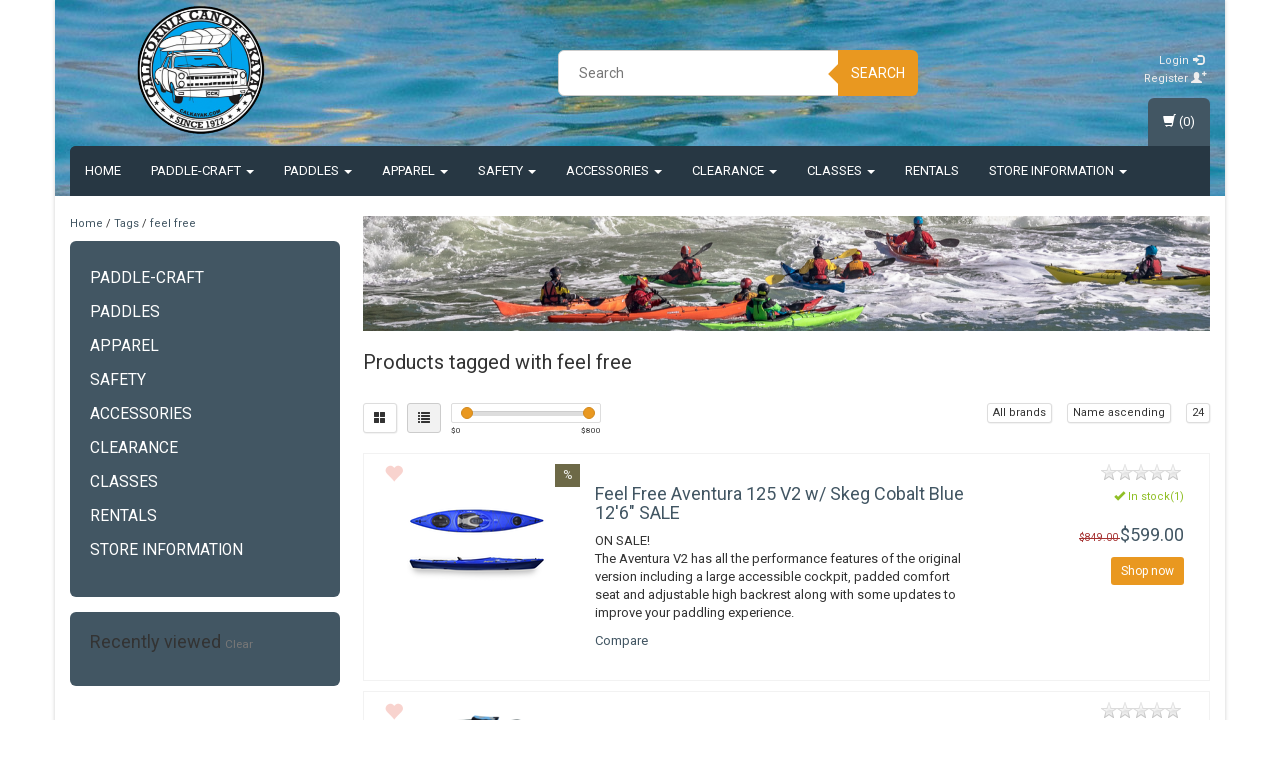

--- FILE ---
content_type: text/javascript;charset=utf-8
request_url: https://www.calkayak.com/services/stats/pageview.js
body_size: -412
content:
// SEOshop 22-01-2026 03:49:41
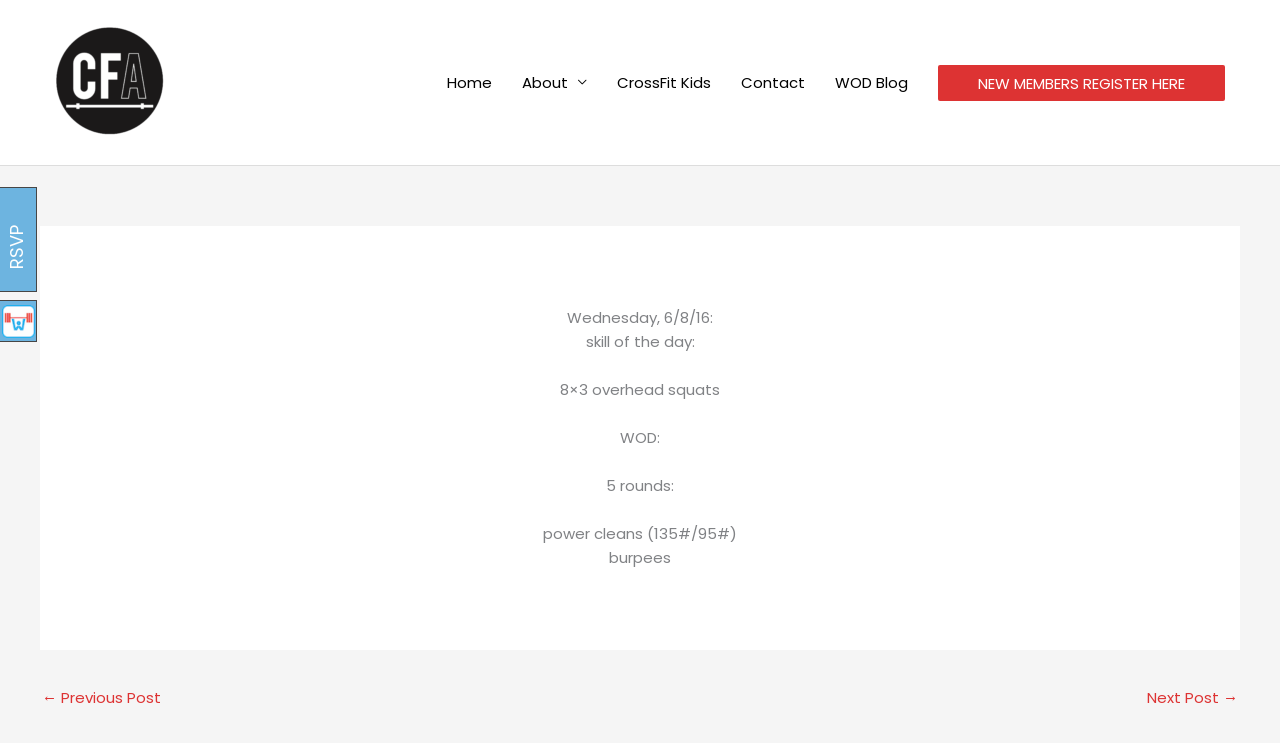

--- FILE ---
content_type: text/html;charset=UTF-8
request_url: https://syncapp.wodhopper.com/js/wodhopper-loader.js?nocache=1769798240925
body_size: 282
content:




var rsvpUrl = "https://syncapp.wodhopper.com/js/wodhopper-rsvp.js?version=2136";

var fileref = document.createElement('script');
fileref.setAttribute("type","text/javascript");
fileref.setAttribute("src", rsvpUrl);
document.getElementsByTagName("head")[0].appendChild(fileref);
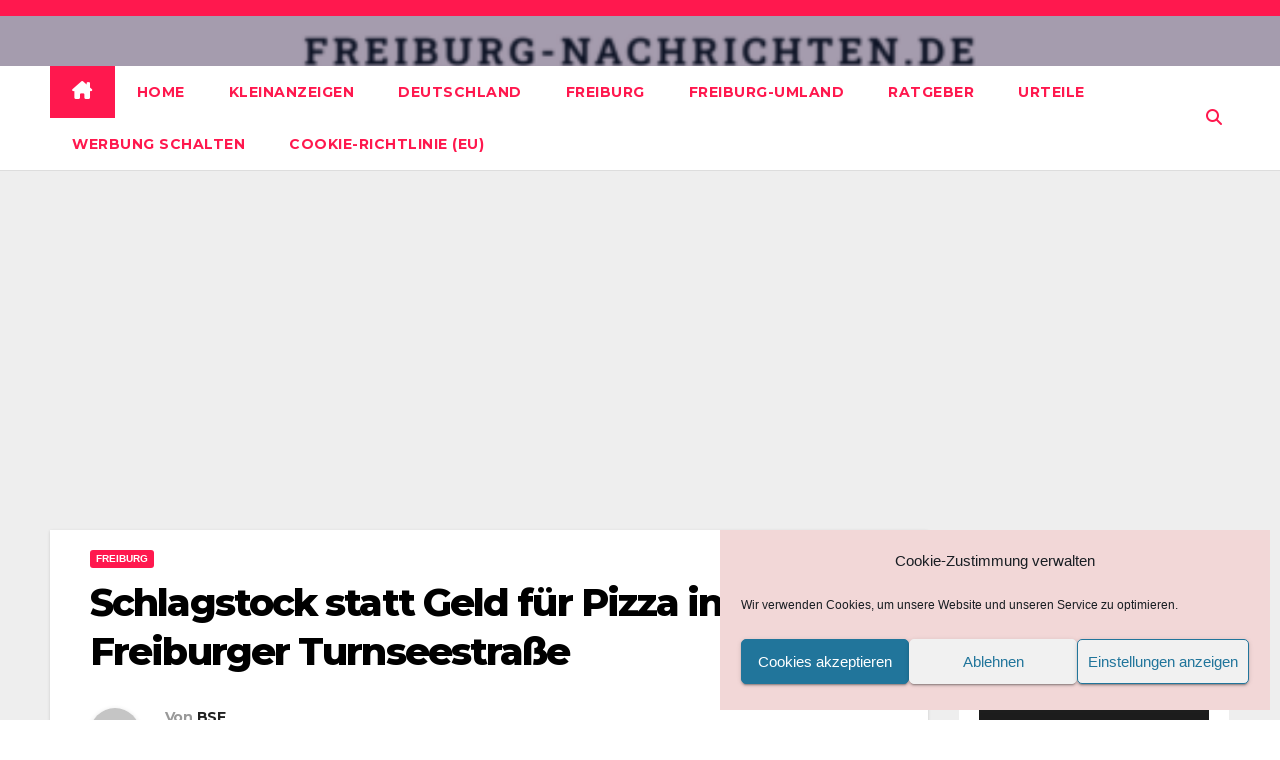

--- FILE ---
content_type: text/html; charset=utf-8
request_url: https://www.google.com/recaptcha/api2/aframe
body_size: 267
content:
<!DOCTYPE HTML><html><head><meta http-equiv="content-type" content="text/html; charset=UTF-8"></head><body><script nonce="0fsqS6gnXSGh1ebzHjJX4w">/** Anti-fraud and anti-abuse applications only. See google.com/recaptcha */ try{var clients={'sodar':'https://pagead2.googlesyndication.com/pagead/sodar?'};window.addEventListener("message",function(a){try{if(a.source===window.parent){var b=JSON.parse(a.data);var c=clients[b['id']];if(c){var d=document.createElement('img');d.src=c+b['params']+'&rc='+(localStorage.getItem("rc::a")?sessionStorage.getItem("rc::b"):"");window.document.body.appendChild(d);sessionStorage.setItem("rc::e",parseInt(sessionStorage.getItem("rc::e")||0)+1);localStorage.setItem("rc::h",'1768848769826');}}}catch(b){}});window.parent.postMessage("_grecaptcha_ready", "*");}catch(b){}</script></body></html>

--- FILE ---
content_type: application/javascript; charset=utf-8
request_url: https://fundingchoicesmessages.google.com/f/AGSKWxUznZDuOo7c15hWHJK7BBiLavw_3LP-jU1iu2Rgq8Bmr-HJsG_Oaf21rXV8tGW0zDt3UBbxbe2MAhog35XMN7c4g1faKwOBuh8z-pdvuC8k9bH2X7PrGp8_9rKZkqPaJUt9IjtZttrYpQVN8LIPiFu_P5oAm77mrlrJcAW5S3jeCx0kfcaay0EGjiEO/_?adclass=.advertmarket./gt6skyadtop._vertical_ad./adtextmpu2.
body_size: -1290
content:
window['cae7f8ef-e3da-47a7-8b2d-c11755b0b738'] = true;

◆ ◆ ◆

Your copy of the material above should be exact and free of pictures.

--- FILE ---
content_type: text/javascript;charset=utf-8
request_url: https://www.calkayak.com/services/stats/pageview.js
body_size: -412
content:
// SEOshop 22-01-2026 03:49:41

--- FILE ---
content_type: text/html;charset=UTF-8
request_url: https://syncapp.wodhopper.com/js/wodhopper-loader.js?nocache=1769798240925
body_size: 282
content:




var rsvpUrl = "https://syncapp.wodhopper.com/js/wodhopper-rsvp.js?version=2136";

var fileref = document.createElement('script');
fileref.setAttribute("type","text/javascript");
fileref.setAttribute("src", rsvpUrl);
document.getElementsByTagName("head")[0].appendChild(fileref);

--- FILE ---
content_type: text/html; charset=utf-8
request_url: https://www.google.com/recaptcha/api2/aframe
body_size: 267
content:
<!DOCTYPE HTML><html><head><meta http-equiv="content-type" content="text/html; charset=UTF-8"></head><body><script nonce="0fsqS6gnXSGh1ebzHjJX4w">/** Anti-fraud and anti-abuse applications only. See google.com/recaptcha */ try{var clients={'sodar':'https://pagead2.googlesyndication.com/pagead/sodar?'};window.addEventListener("message",function(a){try{if(a.source===window.parent){var b=JSON.parse(a.data);var c=clients[b['id']];if(c){var d=document.createElement('img');d.src=c+b['params']+'&rc='+(localStorage.getItem("rc::a")?sessionStorage.getItem("rc::b"):"");window.document.body.appendChild(d);sessionStorage.setItem("rc::e",parseInt(sessionStorage.getItem("rc::e")||0)+1);localStorage.setItem("rc::h",'1768848769826');}}}catch(b){}});window.parent.postMessage("_grecaptcha_ready", "*");}catch(b){}</script></body></html>

--- FILE ---
content_type: application/javascript; charset=utf-8
request_url: https://fundingchoicesmessages.google.com/f/AGSKWxUznZDuOo7c15hWHJK7BBiLavw_3LP-jU1iu2Rgq8Bmr-HJsG_Oaf21rXV8tGW0zDt3UBbxbe2MAhog35XMN7c4g1faKwOBuh8z-pdvuC8k9bH2X7PrGp8_9rKZkqPaJUt9IjtZttrYpQVN8LIPiFu_P5oAm77mrlrJcAW5S3jeCx0kfcaay0EGjiEO/_?adclass=.advertmarket./gt6skyadtop._vertical_ad./adtextmpu2.
body_size: -1290
content:
window['cae7f8ef-e3da-47a7-8b2d-c11755b0b738'] = true;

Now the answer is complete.